The unethical behavior of both Joe and Hunter Biden in dealing with Ukrainian matters is a legitimate matter of congressional interest. But it should not have any bearing on the Senate impeachment trial of President Trump.
Tomorrow, I will explain why separate Senate hearings on the Bidens, unrelated to the impeachment trial, might be merited, and what the relevant questions would be. The public deserves a thorough exposition of the recent history of U.S. policy vis-a-vis Ukraine since the subject has completely roiled American political waters.
But in the meantime, there is no good constitutional or legal reason for either Biden to testify during the Senate trial. What the Bidens did is immaterial to the case against Trump. Considerations of prudential politics might argue in favor of testimony by the Bidens, but nothing they say should matter in determining Trump’s guilt or innocence, or in deciding if his actions merit removal.
U.S. presidents do not possess any inherent power to police random “corruption” anywhere in the world. Trump’s job was to execute the laws of the United States faithfully, not to seek and punish perceived ethical transgressions by U.S. citizens abroad. His power against “corruption” extends only as far as American law is implicated.
In fact, mutual legal assistance treaties that are standard among allies, including specifically the one between the U.S. and Ukraine, set out extremely specific parameters about whether, when, and how one nation is to request another nation’s help. None of those conditions applied to the Biden affair.
If the Justice Department had identified a specific law the Bidens were suspected of violating or had an official investigation into the Bidens based on ordinary prosecutorial standards, then the Bidens’ behavior would be relevant to the impeachment trial. No such specific allegation or investigation existed then or now.
Moreover, there has been no suggestion that the Bidens’ alleged tawdriness had the slightest relation to whether the military aid package to Ukraine was being misused. Thus, Trump’s concerns about “corruption” were completely unrelated to the question at hand.
Note that this is also unlike the case of the loan guarantees that Joe Biden threatened to withhold from Ukraine, where allegedly corrupt actors in Ukraine were in position to get their hands specifically on those monies if the Ukrainian prosecutor in question refused to stop them.
Absent a U.S. law being implicated and absent any threat to the valid use of U.S. aid, Trump’s concern as president should be to protect U.S. citizens from sketchy foreign prosecutions, not to invite foreign governments, without the same civil-procedural standards U.S. citizens enjoy, to target U.S. nationals.

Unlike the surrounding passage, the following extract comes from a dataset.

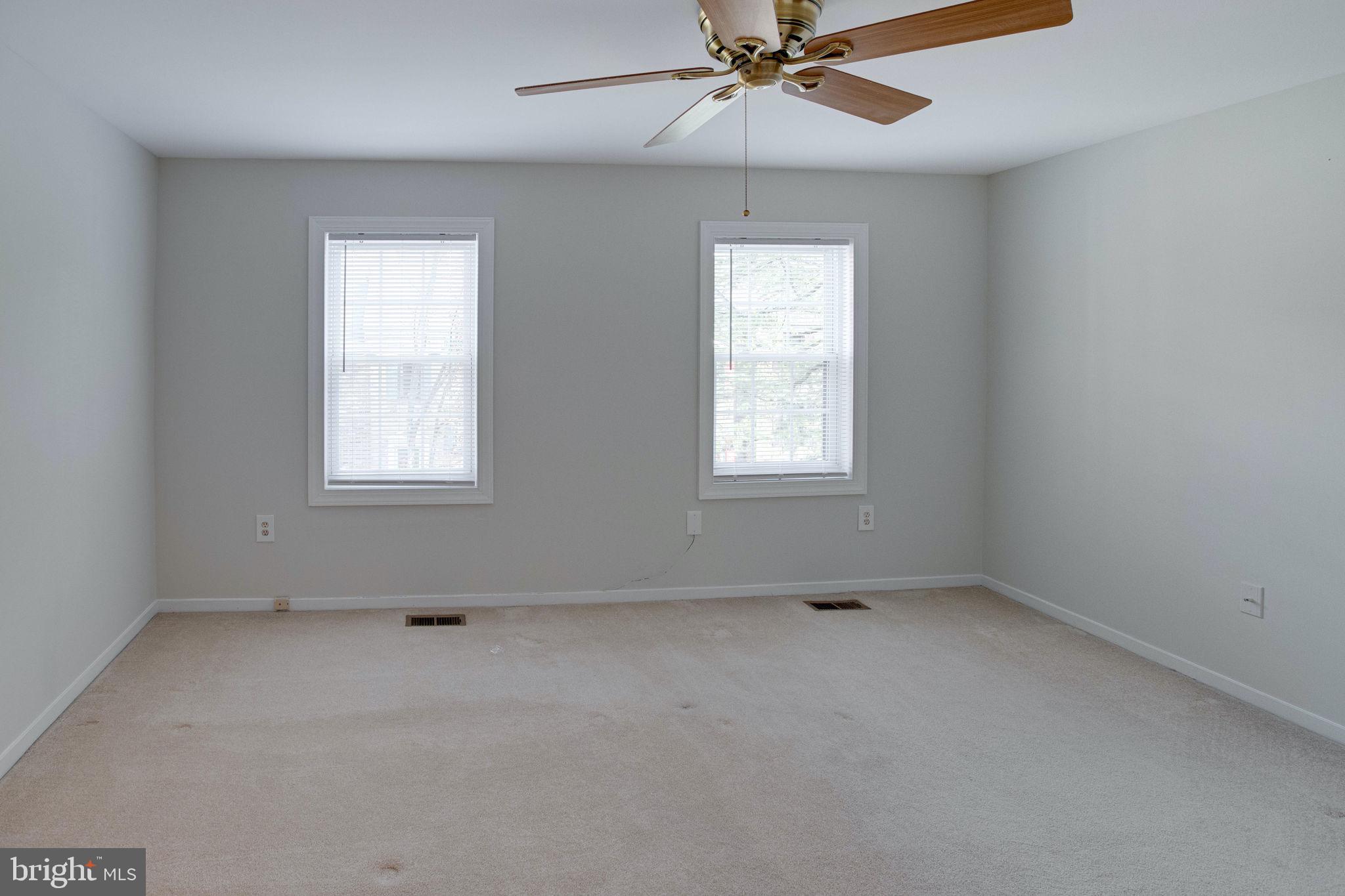 CARDINAL GLEN - Residential Lease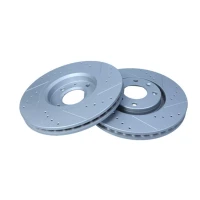 TARCZA HAMULCOWA BD283724MX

Trump had another option. Unethical or even sleazy behavior by the Bidens would be a legitimate matter for his campaign team to investigate as part of standard political “opposition research.” But this has nothing to do with Trump, in his official capacity as president, using American diplomatic resources and the weight of his office to secure a favor from a foreign government.
The question for the Senate, then, has nothing to do with whether the Bidens behaved unethically. The only legally relevant questions involve what Trump did and under what specific authority and then whether whatever he did was wrong enough to justify removal from office.
Senators may decide to call the Bidens as witnesses anyway in a deal to allow testimony from former national security adviser John Bolton. Sometimes, political deals are necessary to provide covers for derrieres and sometimes for the purpose of greater public understanding. However, senators should not pretend that any tawdriness from the Bidens provides a legal defense for Trump.